提取文本:
----
LongLLaDA：释放扩散式大语言模型的长上下文处理能力

LongLLaDA: Unlocking Long Context Capabilities in Diffusion LLMs

June 17, 2025

作者: Xiaoran Liu, Zhigeng Liu, Zengfeng Huang, Qipeng Guo, Ziwei He, Xipeng Qiu

cs.AI

摘要

大语言扩散模型（Diffusion LLMs）已成为自然语言处理研究的重要焦点，大量工作致力于理解其可扩展性和下游任务表现。然而，其长上下文能力仍未被探索，缺乏系统分析或上下文扩展方法。在本研究中，我们首次系统性地比较了扩散LLMs与传统自回归LLMs的长上下文性能。我们首先发现扩散LLMs的一个独特特性：与自回归LLMs不同，它们在直接上下文外推时保持了显著的\textit{稳定困惑度}。此外，在“大海捞针”任务中，当上下文长度超过预训练长度时，自回归模型完全失败，而扩散LLMs则展现出独特的\textit{局部感知}现象，能够成功从最近的上下文片段中检索信息。我们通过旋转位置编码（RoPE）缩放理论解释了这两种现象。基于这些观察，我们提出了LongLLaDA，一种无需训练的方法，将LLaDA与基于NTK的RoPE外推相结合。我们的结果验证了既定的外推缩放定律在扩展扩散LLMs上下文窗口方面仍然有效。此外，我们识别出扩散LLMs在部分长上下文任务中优于自回归LLMs，而在其他任务中则表现不足。因此，本研究不仅为扩散LLMs建立了首个上下文外推方法，还提供了推进未来长上下文扩散LLMs研究所需的关键理论洞见和实证基准。
----
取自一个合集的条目
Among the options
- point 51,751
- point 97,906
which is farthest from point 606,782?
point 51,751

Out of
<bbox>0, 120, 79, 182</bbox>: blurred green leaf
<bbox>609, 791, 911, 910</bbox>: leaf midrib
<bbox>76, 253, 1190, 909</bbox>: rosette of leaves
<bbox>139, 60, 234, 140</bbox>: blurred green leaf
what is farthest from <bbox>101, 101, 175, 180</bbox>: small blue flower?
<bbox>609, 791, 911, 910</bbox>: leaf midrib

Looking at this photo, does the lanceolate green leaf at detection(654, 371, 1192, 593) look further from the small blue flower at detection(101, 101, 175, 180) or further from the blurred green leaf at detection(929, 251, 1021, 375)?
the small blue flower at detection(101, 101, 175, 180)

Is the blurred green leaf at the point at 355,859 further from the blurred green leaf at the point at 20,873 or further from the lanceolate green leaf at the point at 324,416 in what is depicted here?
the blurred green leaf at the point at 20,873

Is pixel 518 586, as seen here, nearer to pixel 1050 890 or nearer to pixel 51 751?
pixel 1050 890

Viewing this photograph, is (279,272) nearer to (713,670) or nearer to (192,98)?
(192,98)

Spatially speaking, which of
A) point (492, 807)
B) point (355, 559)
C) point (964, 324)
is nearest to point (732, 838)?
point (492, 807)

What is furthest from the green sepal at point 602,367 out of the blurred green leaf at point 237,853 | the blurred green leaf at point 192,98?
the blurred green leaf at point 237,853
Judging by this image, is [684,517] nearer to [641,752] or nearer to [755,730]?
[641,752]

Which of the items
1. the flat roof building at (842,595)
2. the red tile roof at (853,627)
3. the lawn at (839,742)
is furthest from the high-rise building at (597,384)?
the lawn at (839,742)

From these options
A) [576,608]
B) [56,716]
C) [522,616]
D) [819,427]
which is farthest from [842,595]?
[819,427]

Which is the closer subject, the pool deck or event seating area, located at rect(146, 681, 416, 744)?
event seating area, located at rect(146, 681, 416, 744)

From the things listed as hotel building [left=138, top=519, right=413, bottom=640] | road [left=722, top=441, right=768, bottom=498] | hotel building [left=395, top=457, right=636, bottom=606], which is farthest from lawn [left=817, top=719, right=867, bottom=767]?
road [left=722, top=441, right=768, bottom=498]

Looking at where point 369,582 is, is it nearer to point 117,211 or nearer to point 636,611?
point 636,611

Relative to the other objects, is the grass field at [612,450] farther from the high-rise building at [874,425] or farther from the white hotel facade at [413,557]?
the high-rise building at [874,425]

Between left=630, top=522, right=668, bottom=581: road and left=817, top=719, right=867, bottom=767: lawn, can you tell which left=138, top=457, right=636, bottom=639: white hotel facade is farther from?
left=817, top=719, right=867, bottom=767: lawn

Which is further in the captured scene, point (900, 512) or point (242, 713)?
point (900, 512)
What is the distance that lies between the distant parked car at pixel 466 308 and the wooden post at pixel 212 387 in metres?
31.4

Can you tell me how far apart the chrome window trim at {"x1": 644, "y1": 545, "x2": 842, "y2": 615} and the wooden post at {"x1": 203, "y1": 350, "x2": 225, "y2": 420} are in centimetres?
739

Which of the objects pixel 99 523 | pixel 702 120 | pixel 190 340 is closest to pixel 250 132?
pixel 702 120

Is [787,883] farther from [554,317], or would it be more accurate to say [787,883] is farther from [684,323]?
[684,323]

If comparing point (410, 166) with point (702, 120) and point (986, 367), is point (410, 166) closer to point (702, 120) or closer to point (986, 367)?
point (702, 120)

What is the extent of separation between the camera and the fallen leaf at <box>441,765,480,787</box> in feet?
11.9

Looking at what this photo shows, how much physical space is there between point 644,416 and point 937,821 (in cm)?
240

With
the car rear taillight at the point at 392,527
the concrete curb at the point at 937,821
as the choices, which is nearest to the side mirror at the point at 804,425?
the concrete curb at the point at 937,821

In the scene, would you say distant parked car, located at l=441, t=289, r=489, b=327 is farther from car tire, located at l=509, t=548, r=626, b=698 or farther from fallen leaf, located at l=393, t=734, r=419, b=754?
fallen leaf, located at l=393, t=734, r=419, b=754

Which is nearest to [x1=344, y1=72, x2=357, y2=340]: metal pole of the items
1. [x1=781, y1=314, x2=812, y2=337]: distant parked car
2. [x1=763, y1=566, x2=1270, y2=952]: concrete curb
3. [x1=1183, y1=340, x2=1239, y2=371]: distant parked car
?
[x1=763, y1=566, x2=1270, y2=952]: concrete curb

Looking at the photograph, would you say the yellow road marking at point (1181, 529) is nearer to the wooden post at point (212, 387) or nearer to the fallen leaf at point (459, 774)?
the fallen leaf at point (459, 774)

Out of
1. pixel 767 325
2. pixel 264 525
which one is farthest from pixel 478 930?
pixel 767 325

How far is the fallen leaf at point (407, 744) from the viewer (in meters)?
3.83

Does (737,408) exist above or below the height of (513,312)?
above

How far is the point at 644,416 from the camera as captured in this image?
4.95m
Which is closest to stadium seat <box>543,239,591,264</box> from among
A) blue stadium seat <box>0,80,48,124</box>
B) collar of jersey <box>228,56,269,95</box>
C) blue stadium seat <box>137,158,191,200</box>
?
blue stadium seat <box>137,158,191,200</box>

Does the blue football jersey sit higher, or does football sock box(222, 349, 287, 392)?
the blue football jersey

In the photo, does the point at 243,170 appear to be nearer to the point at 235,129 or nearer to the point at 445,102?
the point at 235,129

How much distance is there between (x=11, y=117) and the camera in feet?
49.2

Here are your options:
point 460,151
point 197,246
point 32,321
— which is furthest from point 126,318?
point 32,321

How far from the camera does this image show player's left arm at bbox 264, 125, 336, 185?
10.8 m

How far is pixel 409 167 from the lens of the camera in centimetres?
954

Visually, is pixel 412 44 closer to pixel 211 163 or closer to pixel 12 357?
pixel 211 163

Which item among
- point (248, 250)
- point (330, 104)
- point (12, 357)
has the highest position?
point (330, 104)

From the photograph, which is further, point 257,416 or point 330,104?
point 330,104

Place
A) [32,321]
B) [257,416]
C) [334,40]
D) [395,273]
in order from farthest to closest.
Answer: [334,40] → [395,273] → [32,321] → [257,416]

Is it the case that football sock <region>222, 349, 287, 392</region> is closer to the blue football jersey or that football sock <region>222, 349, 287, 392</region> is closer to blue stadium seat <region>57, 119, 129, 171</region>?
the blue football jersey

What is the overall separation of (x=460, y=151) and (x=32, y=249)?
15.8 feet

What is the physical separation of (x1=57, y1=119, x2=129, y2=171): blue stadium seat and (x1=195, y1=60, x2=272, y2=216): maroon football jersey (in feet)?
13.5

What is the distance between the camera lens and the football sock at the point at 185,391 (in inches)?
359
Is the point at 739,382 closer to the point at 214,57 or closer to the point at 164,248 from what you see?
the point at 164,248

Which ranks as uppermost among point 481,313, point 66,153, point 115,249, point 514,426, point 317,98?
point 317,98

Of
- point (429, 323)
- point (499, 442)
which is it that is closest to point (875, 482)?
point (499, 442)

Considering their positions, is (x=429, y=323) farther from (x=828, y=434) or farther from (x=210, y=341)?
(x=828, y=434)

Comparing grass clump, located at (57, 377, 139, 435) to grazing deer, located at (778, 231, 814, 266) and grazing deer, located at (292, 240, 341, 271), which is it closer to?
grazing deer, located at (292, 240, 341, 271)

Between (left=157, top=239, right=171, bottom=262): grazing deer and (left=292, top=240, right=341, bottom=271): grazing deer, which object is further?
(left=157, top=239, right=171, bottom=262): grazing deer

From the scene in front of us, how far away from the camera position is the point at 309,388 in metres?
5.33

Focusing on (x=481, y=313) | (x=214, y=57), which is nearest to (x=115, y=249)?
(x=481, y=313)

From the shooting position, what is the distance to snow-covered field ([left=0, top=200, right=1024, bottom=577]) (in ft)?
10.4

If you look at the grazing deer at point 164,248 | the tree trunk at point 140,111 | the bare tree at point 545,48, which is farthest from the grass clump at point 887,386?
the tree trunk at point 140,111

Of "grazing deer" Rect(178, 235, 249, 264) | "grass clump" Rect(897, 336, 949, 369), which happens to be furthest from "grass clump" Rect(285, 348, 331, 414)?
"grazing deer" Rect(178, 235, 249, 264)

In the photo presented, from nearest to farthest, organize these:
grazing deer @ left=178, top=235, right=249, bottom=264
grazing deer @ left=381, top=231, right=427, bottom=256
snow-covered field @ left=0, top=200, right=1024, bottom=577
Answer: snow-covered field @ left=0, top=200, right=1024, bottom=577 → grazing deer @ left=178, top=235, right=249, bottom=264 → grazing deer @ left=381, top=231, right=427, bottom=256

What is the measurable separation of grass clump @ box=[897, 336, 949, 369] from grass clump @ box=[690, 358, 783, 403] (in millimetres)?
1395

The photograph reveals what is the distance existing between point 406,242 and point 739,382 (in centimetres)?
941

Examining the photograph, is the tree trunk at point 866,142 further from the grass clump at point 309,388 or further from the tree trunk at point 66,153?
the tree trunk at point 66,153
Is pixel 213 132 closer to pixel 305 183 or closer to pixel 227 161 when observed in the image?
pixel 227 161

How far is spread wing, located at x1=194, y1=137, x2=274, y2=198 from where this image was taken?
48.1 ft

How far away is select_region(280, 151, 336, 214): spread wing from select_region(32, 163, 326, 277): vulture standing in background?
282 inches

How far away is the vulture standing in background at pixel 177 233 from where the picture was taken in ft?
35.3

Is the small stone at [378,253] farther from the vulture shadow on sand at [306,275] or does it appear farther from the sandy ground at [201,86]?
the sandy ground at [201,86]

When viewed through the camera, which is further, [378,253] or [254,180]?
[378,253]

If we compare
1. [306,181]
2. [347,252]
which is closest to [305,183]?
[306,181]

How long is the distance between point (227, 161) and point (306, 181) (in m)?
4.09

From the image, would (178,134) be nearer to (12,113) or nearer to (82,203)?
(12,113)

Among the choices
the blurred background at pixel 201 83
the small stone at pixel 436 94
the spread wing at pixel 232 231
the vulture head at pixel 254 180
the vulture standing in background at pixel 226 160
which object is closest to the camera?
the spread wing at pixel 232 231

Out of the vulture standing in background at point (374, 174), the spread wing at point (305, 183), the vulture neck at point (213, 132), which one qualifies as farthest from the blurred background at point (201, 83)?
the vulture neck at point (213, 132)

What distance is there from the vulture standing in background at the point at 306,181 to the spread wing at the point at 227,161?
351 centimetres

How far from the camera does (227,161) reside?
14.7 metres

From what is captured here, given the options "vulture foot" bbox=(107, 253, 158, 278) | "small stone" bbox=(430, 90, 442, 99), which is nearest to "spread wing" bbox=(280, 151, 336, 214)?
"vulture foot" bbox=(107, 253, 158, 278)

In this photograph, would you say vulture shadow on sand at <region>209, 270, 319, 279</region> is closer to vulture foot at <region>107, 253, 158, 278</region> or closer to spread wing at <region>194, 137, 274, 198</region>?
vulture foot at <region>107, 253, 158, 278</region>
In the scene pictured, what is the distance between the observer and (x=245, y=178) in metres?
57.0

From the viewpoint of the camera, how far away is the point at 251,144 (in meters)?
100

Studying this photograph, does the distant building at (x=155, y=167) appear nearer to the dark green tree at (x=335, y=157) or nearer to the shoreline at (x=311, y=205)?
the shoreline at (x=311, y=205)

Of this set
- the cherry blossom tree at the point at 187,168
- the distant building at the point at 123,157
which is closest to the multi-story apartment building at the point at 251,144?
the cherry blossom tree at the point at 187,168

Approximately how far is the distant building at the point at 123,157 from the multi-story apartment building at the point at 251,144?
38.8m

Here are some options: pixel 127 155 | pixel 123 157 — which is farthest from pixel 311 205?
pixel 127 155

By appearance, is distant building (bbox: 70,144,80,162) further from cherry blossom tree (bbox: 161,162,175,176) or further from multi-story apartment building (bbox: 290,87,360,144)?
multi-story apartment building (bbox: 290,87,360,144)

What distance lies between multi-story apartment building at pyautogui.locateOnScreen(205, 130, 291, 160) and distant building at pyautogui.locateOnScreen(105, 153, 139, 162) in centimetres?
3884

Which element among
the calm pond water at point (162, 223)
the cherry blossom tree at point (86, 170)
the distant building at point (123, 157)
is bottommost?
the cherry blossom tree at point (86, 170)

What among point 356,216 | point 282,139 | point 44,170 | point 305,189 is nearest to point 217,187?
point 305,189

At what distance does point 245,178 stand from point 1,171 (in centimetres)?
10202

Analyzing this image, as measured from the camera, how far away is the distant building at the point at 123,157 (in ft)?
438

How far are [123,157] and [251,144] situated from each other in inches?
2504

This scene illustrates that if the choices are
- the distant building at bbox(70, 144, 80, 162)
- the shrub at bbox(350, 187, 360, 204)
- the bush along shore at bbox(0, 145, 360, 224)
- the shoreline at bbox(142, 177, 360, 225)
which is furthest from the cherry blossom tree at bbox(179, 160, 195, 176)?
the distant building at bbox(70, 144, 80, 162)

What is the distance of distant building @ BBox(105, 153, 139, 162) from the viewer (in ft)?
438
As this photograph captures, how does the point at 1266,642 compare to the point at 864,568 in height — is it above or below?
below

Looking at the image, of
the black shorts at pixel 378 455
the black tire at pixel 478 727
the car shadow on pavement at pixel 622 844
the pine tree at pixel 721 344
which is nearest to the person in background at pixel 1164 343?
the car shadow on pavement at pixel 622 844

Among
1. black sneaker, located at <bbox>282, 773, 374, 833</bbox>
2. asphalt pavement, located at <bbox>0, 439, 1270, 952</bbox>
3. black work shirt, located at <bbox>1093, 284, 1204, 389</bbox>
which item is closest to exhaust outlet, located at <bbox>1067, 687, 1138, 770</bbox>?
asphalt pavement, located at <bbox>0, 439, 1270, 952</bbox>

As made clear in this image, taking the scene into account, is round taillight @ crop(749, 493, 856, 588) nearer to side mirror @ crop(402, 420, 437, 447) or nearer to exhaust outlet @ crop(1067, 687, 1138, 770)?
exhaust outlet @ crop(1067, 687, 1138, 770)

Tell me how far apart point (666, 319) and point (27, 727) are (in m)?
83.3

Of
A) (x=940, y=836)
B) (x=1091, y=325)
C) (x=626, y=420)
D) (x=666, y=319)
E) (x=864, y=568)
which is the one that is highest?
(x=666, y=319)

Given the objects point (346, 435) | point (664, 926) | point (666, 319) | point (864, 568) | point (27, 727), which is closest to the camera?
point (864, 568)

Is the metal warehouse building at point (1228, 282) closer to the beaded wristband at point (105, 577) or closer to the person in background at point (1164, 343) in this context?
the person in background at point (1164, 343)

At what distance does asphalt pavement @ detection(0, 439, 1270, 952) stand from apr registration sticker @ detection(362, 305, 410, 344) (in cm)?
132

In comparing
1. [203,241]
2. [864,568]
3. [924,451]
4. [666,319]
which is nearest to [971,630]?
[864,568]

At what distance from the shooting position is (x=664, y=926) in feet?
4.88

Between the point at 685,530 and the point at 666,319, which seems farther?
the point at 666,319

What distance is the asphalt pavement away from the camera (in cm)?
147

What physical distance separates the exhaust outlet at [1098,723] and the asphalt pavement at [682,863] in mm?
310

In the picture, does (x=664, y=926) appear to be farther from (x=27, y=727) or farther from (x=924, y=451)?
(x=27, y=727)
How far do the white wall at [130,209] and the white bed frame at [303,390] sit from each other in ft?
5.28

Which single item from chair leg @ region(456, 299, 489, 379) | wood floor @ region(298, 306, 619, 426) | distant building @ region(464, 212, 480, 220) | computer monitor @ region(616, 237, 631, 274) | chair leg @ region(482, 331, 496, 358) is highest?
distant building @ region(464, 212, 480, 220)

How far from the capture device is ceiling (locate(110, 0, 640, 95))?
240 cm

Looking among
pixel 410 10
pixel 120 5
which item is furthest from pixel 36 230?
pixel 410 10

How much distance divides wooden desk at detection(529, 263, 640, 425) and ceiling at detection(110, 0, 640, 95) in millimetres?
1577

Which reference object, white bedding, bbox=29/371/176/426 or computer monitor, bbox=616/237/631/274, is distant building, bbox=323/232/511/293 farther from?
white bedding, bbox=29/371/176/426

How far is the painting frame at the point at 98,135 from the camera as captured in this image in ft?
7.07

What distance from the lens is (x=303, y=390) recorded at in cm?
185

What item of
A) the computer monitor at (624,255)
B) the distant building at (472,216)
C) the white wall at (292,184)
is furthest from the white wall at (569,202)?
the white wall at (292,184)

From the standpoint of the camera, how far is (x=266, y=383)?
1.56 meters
----
待答问题:
**a.** 请列出关于 LongLLaDA 的文本中署名的全部作者。
**b.** 请一字不差地输出关于 LongLLaDA 的文本中从“LongLLaDA：释放扩散式大语言模型的长上下文处理能力”到“需的关键理论洞见和实证基准。”之间的内容，首尾两处均包括在内。
**c.** 请判断以下陈述是否与关于 LongLLaDA 的文本相符，逐条回答“是”或“否”，并原样引用文中起决定作用的词句。
(i) 在“大海捞针”任务中，当上下文长度超过预训练长度时，自回归模型完全失败。
(ii) LongLLaDA 需要对 LLaDA 进行额外训练。
(iii) 扩散LLMs在所有长上下文任务中都优于自回归LLMs。

参考答案:
**a.** Xiaoran Liu、Zhigeng Liu、Zengfeng Huang、Qipeng Guo、Ziwei He、Xipeng Qiu

**b.**
LongLLaDA：释放扩散式大语言模型的长上下文处理能力

LongLLaDA: Unlocking Long Context Capabilities in Diffusion LLMs

June 17, 2025

作者: Xiaoran Liu, Zhigeng Liu, Zengfeng Huang, Qipeng Guo, Ziwei He, Xipeng Qiu

cs.AI

摘要

大语言扩散模型（Diffusion LLMs）已成为自然语言处理研究的重要焦点，大量工作致力于理解其可扩展性和下游任务表现。然而，其长上下文能力仍未被探索，缺乏系统分析或上下文扩展方法。在本研究中，我们首次系统性地比较了扩散LLMs与传统自回归LLMs的长上下文性能。我们首先发现扩散LLMs的一个独特特性：与自回归LLMs不同，它们在直接上下文外推时保持了显著的\textit{稳定困惑度}。此外，在“大海捞针”任务中，当上下文长度超过预训练长度时，自回归模型完全失败，而扩散LLMs则展现出独特的\textit{局部感知}现象，能够成功从最近的上下文片段中检索信息。我们通过旋转位置编码（RoPE）缩放理论解释了这两种现象。基于这些观察，我们提出了LongLLaDA，一种无需训练的方法，将LLaDA与基于NTK的RoPE外推相结合。我们的结果验证了既定的外推缩放定律在扩展扩散LLMs上下文窗口方面仍然有效。此外，我们识别出扩散LLMs在部分长上下文任务中优于自回归LLMs，而在其他任务中则表现不足。因此，本研究不仅为扩散LLMs建立了首个上下文外推方法，还提供了推进未来长上下文扩散LLMs研究所需的关键理论洞见和实证基准。

**c.**
(i) 是。“当上下文长度超过预训练长度时，自回归模型完全失败”
(ii) 否。“一种无需训练的方法”
(iii) 否。“扩散LLMs在部分长上下文任务中优于自回归LLMs，而在其他任务中则表现不足”